* **PASSAGE GIVEN**:
↓
The Supreme Court heard oral arguments last Tuesday in Evenwel v. Abbott, a case that has huge implications for who has a voice in our democracy.
The Evenwel plaintiffs call on the Supreme Court to re-think our entire system of representative democracy. They want Texas and other states to draw districts that are based on a narrow view of who should be represented -only voters or people eligible to be voters- but certainly not all Americans. This would exclude millions of people from our democracy-young people, new Americans, and people who are not registered to vote.
Since the time of the Founding Fathers, people have debated who America's representative democracy should represent. It was a pretty radical idea for American colonists to advance the idea that those who were elected to our government should represent all of We the People.
To make it possible for We the People to be represented fairly, we conduct a Census every 10 years. Every woman, man and child residing in the United States is counted. Not just voters. Not just those owning land. Not just those over a certain age. Everyone.
↑
* **TASKS AND EXERCISES**:
- a) According to the passage on Evenwel v. Abbott, how often is the Census conducted?
- b) Transcribe the passage on Evenwel v. Abbott, starting at "The Supreme Court heard" and ending at "We the People.".
The rows have no connection to the passage on Evenwel v. Abbott.

* **RECORD EXTRACTS**:
↓
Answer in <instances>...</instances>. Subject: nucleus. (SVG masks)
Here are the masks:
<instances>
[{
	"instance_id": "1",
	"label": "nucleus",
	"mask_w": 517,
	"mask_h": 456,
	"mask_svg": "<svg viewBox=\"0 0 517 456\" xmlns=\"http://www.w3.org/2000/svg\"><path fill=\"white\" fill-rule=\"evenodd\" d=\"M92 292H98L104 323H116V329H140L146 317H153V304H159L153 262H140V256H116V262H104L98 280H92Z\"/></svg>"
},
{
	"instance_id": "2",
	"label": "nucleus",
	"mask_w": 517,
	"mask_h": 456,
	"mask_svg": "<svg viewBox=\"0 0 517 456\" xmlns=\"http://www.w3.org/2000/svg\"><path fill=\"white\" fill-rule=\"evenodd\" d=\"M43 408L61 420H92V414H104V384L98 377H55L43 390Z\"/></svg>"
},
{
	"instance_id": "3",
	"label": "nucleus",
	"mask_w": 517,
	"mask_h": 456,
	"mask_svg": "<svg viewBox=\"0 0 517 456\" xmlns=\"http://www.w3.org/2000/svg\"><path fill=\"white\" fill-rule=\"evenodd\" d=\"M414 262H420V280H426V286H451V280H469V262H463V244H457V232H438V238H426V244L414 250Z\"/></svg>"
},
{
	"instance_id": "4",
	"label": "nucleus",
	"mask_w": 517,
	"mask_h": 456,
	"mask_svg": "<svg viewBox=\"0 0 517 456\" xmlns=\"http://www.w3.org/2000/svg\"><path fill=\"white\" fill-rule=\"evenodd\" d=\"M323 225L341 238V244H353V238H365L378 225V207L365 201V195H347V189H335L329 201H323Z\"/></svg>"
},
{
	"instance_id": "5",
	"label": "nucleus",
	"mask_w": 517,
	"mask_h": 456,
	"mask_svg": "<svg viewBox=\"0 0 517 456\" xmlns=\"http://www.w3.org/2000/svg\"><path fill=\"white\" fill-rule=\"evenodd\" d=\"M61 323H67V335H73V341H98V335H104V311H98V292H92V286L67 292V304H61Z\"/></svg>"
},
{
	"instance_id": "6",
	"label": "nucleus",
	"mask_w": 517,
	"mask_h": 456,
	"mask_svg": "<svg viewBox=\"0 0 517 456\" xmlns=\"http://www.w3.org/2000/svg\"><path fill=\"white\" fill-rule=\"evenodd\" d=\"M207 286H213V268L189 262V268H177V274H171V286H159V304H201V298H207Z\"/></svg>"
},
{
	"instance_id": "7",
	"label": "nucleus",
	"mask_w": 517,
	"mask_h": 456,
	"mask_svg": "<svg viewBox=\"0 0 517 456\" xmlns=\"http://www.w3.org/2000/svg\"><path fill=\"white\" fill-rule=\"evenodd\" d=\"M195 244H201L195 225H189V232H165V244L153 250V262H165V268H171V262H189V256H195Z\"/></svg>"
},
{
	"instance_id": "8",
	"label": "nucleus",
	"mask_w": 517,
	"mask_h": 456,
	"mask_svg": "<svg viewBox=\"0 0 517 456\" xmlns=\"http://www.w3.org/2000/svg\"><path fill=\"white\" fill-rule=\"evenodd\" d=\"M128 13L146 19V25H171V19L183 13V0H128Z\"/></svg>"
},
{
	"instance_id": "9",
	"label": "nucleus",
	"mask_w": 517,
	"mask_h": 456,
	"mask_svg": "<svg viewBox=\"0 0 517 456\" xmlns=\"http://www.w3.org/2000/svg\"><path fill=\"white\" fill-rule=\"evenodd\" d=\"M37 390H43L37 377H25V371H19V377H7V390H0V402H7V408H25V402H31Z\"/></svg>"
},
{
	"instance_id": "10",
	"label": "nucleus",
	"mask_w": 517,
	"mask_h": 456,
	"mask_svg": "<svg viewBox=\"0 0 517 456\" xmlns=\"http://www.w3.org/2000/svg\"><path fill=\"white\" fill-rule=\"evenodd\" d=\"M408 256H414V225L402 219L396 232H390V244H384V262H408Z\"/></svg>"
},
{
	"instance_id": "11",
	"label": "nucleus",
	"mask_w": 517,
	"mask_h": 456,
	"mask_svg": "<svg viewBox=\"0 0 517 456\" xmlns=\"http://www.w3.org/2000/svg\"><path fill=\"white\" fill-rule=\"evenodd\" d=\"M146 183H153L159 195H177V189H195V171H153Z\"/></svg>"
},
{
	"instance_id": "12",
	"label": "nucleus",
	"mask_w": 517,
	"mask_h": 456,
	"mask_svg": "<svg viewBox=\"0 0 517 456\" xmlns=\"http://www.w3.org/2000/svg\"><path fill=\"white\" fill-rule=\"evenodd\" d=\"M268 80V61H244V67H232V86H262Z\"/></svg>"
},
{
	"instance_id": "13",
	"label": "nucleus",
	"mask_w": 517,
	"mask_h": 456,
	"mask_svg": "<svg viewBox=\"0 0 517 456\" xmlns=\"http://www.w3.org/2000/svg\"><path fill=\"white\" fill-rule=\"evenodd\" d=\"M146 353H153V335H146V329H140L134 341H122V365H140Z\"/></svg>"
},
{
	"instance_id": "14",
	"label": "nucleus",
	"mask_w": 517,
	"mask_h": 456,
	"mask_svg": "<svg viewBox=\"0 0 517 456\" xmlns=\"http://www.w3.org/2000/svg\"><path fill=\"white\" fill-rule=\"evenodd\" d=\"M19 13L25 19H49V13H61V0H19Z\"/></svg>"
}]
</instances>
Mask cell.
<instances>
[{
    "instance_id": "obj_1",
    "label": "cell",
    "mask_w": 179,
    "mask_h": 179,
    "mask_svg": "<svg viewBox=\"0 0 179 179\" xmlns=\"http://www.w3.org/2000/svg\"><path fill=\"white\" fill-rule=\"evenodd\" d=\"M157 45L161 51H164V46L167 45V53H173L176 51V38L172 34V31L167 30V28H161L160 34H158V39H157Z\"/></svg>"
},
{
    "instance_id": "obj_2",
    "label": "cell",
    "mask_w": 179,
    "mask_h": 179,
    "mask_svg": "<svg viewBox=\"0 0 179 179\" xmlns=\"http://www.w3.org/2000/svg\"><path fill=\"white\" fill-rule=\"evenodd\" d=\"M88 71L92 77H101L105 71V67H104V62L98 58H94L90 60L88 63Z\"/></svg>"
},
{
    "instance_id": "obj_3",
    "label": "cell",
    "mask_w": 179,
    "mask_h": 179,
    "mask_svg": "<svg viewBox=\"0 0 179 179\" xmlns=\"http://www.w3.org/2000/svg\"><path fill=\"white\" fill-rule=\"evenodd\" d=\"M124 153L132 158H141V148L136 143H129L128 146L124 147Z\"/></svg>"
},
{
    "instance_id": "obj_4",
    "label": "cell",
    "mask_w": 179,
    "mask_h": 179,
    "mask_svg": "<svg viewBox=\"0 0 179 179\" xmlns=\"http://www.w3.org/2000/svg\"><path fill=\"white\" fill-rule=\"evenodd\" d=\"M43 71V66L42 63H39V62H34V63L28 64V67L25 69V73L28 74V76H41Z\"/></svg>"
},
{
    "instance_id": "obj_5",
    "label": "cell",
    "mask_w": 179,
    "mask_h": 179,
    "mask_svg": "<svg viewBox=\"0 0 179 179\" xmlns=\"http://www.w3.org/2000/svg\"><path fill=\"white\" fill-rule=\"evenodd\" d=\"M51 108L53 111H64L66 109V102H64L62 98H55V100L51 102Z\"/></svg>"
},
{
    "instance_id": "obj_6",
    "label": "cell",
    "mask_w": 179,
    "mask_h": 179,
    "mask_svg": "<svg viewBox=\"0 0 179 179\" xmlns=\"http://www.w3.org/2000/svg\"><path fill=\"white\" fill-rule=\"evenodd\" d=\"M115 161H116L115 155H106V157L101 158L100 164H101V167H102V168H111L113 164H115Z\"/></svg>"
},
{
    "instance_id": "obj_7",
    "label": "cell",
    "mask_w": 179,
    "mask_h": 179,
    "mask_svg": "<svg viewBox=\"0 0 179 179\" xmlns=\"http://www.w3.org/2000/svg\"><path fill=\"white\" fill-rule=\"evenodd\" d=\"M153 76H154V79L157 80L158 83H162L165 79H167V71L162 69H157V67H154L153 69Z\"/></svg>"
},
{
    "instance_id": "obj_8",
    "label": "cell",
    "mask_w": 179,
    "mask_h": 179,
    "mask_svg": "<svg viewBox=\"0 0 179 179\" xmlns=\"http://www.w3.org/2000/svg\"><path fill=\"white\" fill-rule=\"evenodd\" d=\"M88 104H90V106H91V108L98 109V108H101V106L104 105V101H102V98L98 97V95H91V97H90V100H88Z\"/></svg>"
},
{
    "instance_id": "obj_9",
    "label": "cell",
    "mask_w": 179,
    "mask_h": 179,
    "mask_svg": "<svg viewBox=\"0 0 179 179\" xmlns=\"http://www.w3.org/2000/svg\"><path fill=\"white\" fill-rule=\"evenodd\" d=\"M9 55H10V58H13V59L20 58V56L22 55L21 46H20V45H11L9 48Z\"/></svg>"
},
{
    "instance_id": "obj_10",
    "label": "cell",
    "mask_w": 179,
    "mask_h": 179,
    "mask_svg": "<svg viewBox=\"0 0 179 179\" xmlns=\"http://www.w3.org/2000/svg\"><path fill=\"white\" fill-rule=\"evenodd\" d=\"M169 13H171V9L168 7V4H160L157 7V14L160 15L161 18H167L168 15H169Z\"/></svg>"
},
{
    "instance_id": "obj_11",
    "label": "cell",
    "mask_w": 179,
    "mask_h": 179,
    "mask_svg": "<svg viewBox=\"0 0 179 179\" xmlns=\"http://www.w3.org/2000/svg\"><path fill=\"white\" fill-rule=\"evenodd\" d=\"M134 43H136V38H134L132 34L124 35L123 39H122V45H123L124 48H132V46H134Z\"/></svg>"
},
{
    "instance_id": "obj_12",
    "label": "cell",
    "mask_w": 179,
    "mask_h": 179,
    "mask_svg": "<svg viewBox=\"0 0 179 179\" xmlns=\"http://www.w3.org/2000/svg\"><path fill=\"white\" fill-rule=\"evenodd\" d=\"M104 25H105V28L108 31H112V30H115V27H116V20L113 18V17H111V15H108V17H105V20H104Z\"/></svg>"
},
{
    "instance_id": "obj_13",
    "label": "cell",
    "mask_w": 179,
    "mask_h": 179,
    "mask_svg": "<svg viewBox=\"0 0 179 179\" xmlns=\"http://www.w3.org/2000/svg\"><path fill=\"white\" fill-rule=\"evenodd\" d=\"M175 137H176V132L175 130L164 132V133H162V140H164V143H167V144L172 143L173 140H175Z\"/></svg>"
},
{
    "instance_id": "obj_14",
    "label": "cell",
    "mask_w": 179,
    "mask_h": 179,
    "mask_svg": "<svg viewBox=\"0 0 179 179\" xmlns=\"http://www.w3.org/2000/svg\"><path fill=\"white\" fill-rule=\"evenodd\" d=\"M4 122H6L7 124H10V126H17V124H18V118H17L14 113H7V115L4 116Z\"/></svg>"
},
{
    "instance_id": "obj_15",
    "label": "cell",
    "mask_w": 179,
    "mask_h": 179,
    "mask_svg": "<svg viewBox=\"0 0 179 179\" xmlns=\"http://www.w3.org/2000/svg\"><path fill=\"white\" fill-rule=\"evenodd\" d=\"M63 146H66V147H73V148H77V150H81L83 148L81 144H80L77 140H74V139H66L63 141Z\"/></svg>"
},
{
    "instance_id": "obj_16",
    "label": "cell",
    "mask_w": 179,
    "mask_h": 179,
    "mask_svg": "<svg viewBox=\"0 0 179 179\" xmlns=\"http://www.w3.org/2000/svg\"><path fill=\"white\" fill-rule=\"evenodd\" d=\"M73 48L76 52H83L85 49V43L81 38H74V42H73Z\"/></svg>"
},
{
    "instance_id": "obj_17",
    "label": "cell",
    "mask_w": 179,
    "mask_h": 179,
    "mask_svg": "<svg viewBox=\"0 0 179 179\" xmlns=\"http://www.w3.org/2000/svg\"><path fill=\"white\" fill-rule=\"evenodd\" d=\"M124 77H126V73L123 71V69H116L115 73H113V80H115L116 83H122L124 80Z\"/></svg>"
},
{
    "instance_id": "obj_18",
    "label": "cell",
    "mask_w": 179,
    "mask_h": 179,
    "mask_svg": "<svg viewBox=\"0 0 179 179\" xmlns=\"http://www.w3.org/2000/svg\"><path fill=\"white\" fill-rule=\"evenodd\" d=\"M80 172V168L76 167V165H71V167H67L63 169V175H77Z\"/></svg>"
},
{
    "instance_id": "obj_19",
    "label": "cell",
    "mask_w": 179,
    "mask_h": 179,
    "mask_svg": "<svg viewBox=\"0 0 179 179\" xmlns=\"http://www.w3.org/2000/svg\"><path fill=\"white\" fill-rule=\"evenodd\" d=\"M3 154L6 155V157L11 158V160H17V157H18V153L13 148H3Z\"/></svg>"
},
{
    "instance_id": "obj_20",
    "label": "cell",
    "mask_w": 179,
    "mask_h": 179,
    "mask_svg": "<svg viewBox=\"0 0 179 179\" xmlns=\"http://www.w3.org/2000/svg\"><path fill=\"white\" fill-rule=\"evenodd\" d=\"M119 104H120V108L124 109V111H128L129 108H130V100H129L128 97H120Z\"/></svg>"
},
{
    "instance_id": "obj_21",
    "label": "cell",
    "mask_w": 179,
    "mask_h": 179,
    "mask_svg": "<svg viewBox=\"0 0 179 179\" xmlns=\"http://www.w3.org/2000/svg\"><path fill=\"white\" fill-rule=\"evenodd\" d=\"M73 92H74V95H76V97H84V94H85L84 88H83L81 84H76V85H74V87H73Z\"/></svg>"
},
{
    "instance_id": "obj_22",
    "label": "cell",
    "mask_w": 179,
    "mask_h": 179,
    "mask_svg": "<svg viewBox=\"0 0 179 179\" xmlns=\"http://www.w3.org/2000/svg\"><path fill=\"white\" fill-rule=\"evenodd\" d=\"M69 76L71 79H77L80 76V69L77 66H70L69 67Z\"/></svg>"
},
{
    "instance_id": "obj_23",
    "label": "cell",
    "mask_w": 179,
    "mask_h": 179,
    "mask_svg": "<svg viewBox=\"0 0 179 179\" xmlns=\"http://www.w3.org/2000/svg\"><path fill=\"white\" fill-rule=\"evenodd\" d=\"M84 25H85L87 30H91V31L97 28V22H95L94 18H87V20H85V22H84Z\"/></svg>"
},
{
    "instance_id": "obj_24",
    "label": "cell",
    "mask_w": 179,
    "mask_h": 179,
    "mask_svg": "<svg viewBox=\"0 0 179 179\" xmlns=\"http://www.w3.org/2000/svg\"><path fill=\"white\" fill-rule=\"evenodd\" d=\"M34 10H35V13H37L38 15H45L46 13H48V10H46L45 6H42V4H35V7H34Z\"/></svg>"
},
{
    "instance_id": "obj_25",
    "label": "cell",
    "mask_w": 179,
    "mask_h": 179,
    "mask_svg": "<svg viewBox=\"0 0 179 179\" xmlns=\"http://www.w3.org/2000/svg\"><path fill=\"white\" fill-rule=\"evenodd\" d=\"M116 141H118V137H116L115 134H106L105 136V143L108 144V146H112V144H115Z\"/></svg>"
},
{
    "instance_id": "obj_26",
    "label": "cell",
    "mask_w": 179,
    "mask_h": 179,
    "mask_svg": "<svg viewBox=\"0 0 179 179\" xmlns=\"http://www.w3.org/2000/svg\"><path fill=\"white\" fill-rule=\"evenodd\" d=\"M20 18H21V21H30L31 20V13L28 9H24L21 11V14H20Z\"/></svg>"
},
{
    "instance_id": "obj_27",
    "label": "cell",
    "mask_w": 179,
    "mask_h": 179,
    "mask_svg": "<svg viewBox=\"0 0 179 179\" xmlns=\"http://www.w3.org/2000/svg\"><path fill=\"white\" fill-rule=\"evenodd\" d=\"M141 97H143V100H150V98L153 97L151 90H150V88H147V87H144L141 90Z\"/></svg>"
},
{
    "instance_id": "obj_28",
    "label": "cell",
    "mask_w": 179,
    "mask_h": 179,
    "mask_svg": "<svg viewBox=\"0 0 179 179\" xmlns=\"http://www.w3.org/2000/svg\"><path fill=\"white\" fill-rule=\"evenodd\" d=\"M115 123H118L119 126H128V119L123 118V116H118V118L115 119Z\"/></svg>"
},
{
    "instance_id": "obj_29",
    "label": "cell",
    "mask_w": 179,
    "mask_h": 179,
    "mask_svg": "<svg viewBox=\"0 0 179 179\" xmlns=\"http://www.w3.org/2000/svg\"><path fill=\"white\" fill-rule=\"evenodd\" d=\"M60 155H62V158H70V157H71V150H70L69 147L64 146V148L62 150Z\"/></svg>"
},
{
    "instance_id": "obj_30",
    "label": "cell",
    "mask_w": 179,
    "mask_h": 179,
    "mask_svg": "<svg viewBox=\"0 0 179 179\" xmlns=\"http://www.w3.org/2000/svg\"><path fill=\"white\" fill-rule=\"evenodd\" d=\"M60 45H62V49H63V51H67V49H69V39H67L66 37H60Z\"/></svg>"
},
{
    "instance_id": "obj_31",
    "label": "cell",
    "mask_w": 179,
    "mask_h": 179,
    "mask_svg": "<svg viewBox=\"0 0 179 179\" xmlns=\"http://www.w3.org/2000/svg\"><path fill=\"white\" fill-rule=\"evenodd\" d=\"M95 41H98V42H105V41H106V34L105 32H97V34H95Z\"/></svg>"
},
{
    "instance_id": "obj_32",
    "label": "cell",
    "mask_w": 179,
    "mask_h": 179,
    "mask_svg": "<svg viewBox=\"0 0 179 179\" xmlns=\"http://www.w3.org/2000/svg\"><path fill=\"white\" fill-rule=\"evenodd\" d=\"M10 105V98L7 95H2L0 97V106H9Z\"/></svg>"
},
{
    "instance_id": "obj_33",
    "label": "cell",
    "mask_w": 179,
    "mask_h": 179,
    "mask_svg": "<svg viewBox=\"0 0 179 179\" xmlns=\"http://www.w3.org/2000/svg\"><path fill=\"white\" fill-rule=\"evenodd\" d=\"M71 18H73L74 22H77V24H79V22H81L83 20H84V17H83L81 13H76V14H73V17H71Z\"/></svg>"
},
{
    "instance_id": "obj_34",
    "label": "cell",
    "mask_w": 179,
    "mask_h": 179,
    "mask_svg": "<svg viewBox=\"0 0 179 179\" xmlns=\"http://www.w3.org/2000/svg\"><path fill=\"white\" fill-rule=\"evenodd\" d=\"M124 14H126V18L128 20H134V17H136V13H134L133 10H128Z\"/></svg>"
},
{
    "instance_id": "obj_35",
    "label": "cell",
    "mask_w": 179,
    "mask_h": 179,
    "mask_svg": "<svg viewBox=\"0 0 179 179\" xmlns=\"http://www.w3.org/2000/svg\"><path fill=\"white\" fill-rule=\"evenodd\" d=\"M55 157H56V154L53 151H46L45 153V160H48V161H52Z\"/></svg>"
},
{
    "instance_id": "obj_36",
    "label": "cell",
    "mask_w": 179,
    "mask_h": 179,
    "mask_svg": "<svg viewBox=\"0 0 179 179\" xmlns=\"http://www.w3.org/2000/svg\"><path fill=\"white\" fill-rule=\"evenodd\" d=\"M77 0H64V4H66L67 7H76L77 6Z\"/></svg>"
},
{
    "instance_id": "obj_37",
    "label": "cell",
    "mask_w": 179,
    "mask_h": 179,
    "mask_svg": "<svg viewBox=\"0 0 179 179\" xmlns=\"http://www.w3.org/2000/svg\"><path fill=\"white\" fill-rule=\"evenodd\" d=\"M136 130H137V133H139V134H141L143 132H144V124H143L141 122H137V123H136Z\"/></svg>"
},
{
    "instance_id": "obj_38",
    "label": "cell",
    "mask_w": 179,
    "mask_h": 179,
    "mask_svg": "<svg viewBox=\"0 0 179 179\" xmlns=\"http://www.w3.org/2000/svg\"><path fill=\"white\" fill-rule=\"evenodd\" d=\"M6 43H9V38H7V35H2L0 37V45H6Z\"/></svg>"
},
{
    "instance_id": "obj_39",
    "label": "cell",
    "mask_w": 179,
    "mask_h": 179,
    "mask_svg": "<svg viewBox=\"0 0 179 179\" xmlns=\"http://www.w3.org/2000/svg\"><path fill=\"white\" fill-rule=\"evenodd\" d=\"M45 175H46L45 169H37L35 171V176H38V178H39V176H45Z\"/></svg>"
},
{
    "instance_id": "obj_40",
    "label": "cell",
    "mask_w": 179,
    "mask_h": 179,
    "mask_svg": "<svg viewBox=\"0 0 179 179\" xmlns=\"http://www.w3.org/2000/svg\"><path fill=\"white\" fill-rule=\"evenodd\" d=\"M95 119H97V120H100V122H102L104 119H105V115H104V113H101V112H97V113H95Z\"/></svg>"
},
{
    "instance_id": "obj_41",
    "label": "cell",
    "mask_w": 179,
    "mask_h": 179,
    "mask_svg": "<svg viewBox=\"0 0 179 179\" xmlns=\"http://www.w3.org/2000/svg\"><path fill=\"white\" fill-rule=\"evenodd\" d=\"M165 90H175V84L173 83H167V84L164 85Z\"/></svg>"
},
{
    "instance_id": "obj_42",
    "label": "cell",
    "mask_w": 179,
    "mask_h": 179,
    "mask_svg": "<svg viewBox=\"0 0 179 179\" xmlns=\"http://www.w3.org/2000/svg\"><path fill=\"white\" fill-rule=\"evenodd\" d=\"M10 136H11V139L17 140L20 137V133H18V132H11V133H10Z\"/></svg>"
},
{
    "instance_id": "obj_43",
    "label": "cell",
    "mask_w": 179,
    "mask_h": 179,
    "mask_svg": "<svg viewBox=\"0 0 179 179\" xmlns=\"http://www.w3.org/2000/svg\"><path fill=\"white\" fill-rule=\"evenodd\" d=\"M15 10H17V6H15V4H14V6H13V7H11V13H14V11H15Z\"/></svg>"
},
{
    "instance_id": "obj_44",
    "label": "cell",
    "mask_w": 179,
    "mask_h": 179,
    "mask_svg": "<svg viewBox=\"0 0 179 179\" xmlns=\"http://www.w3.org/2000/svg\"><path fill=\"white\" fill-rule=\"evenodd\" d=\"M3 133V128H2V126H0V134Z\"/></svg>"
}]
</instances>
↑
* **THE SOLUTIONS**:
- a) Every 10 years.

- b)
The Supreme Court heard oral arguments last Tuesday in Evenwel v. Abbott, a case that has huge implications for who has a voice in our democracy.
The Evenwel plaintiffs call on the Supreme Court to re-think our entire system of representative democracy. They want Texas and other states to draw districts that are based on a narrow view of who should be represented -only voters or people eligible to be voters- but certainly not all Americans. This would exclude millions of people from our democracy-young people, new Americans, and people who are not registered to vote.
Since the time of the Founding Fathers, people have debated who America's representative democracy should represent. It was a pretty radical idea for American colonists to advance the idea that those who were elected to our government should represent all of We the People.